ヒト試験の実施にあたっては、試験実施計画書をはじめ、問題なく実施できるか否かを倫理性や科学性の観点から審査する試験審査委員会に提出する資料など、書類作成業務も多く発生します。化粧品の場合は地方自治体への届出のみとなりますが、厚生労働大臣の販売許可が必要な医薬品や薬用化粧品の場合は、承認申請のための書類を作成するとともに承認審査機関からの質問事項にも対応します。
また、試験の推進のために、論文を読み込んだり、専門機関にアドバイスを求めたりといったことも大切な業務。当社が医薬品の外用剤開発を通してつながりを深めてきた皮膚科の先生と共同で臨床研究を進めることもあります。

申請の必要がない化粧品も必ず臨床試験を行うのでしょうか?

多田

基礎研究や製剤研究でも安全性や有効性の評価を行っていますが、ヒトに使用して安全なのか?ヒトでも効果実感があるのか?などは仮説のようなもの。お客さまが安全に使用でき、本当に満足いただけるものだけをお届けするために、医薬品や薬用化粧品だけではなく化粧品であっても必ずヒトでの安全性や有効性を確かめますし、当社独自のかなり厳しい評価基準を設定しています。また実際にご使用いただき、使用感や満足度などヒトにおける反応を確かめて、はじめて自信を持って世に出すことができます。

藤田

大正製薬は、化粧品開発においてチャレンジャー的立場。多くの製品や情報がひしめく市場で、当社品を手に取ってもらえるか否かは、どれだけ独自技術や機能を製品に込められるかに掛かっているといえます。そのため、データで裏づけられたエビデンスは大きな武器になり得ます。
化粧品の広告ではルールが厳格に定められており、安全性や効能効果に関する臨床データを示すことはできません。それでもヒトで評価する目的の1つは、自らが設定した仮説を客観的に確かめること。品質がデータとして可視化されることで社内の士気も上がりますし、お客さまに自信を持ってお勧めすることができます。

新しいニーズを満たす世の中にない製品を

医薬品の臨床試験と化粧品の臨床試験では、どのような違いがありますか?

多田

医薬品では臨床試験を含む臨床開発期間として5年10年かかることもありますが、化粧品は多くの場合数ヶ月~1年程度と費やす期間がまったく異なります。
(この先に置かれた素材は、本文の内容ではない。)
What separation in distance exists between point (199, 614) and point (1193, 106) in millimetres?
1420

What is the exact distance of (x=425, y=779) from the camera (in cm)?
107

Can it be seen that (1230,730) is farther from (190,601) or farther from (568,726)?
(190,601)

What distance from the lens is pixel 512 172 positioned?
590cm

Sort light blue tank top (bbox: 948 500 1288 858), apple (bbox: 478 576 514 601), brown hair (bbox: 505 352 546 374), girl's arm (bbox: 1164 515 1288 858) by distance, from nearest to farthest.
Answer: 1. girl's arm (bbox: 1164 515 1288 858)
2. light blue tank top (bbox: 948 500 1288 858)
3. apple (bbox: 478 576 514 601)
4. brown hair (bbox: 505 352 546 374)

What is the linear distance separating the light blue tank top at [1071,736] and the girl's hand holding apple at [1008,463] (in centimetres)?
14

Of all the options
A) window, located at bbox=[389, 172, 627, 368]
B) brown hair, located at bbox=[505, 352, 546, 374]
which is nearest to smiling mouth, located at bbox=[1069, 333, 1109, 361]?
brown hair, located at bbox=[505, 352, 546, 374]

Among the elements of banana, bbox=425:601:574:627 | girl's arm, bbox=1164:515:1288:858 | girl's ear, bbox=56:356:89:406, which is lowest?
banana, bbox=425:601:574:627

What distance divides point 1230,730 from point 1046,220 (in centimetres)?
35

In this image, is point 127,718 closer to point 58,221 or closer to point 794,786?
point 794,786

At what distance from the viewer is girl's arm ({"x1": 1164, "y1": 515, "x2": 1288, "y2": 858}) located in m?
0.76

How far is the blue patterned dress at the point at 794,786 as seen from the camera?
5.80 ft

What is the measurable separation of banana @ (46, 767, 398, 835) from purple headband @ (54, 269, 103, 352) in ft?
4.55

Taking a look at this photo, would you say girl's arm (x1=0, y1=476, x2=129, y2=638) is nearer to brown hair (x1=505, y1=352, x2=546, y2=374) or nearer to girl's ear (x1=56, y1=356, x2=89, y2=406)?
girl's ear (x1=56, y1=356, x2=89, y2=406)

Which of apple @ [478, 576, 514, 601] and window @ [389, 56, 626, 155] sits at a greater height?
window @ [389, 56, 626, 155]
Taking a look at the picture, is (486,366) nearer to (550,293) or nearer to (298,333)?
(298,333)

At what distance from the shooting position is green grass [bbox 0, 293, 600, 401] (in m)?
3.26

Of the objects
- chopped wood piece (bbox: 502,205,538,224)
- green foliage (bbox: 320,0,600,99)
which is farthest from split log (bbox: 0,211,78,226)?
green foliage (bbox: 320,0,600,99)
発売時期も決まっているため、逆算して試験のスケジュールを組む必要もあります。
また医薬品は申請に必要なデータや評価指標が定まっているケースが多いですが、申請を伴わない化粧品は実施する試験内容の自由度が高いため、あらゆる角度から検討しながら試験を組み立てます。

藤田

医薬品は治すという普遍的な価値を提供するものなので、トレンドの変化に左右されづらいとも考えられますが、化粧品は短いスパンでトレンドが移り変わるため、常に先を見据えていないと乗り遅れてしまいます。次々とコンセプトを立案して製品化に向けて動き、場合によっては進めていた案件を止めたり、変更したりといったことも。スピード感と臨機応変さが求められる分野です。

化粧品の臨床試験で苦労したことはありますか?

多田

新たなメカニズムに基づいたスキンケア製剤の臨床試験を担当したのですが、期待される機能を評価する適切な手法がなく、有効性の立証には苦労しました。
例えばツヤや透明感は、個人の感覚による部分が大きいことに加えて評価の手法も確立していないため、客観的な数値での評価が難しい効果。試験方法を規定するガイドラインもありません。様々な文献を調べ、こういった結果が出ればツヤや透明感が立証できるのではないかという仮説を立て、評価に使用する機器の選定も含めて試験を組み立てました。目で見た印象も重要ですが、客観的な数値で示すことでデータの説得力も増すため、数値で結果を出せる方法をできる限り探るようにしています。

藤田

基礎研究や製剤研究でも厳しく評価しているため、ヒトで実施する臨床試験の段階まで安全性に大きく問題のある製剤が上がってくる可能性は非常に低いです。一方で有効性に関しては、細胞レベルの薬理評価では良好な結果が出ても、ヒトでの評価で結果が出ない場合も。大正製薬が独自に設定している評価基準を満たさず、製品化を見送った例も少なくありません。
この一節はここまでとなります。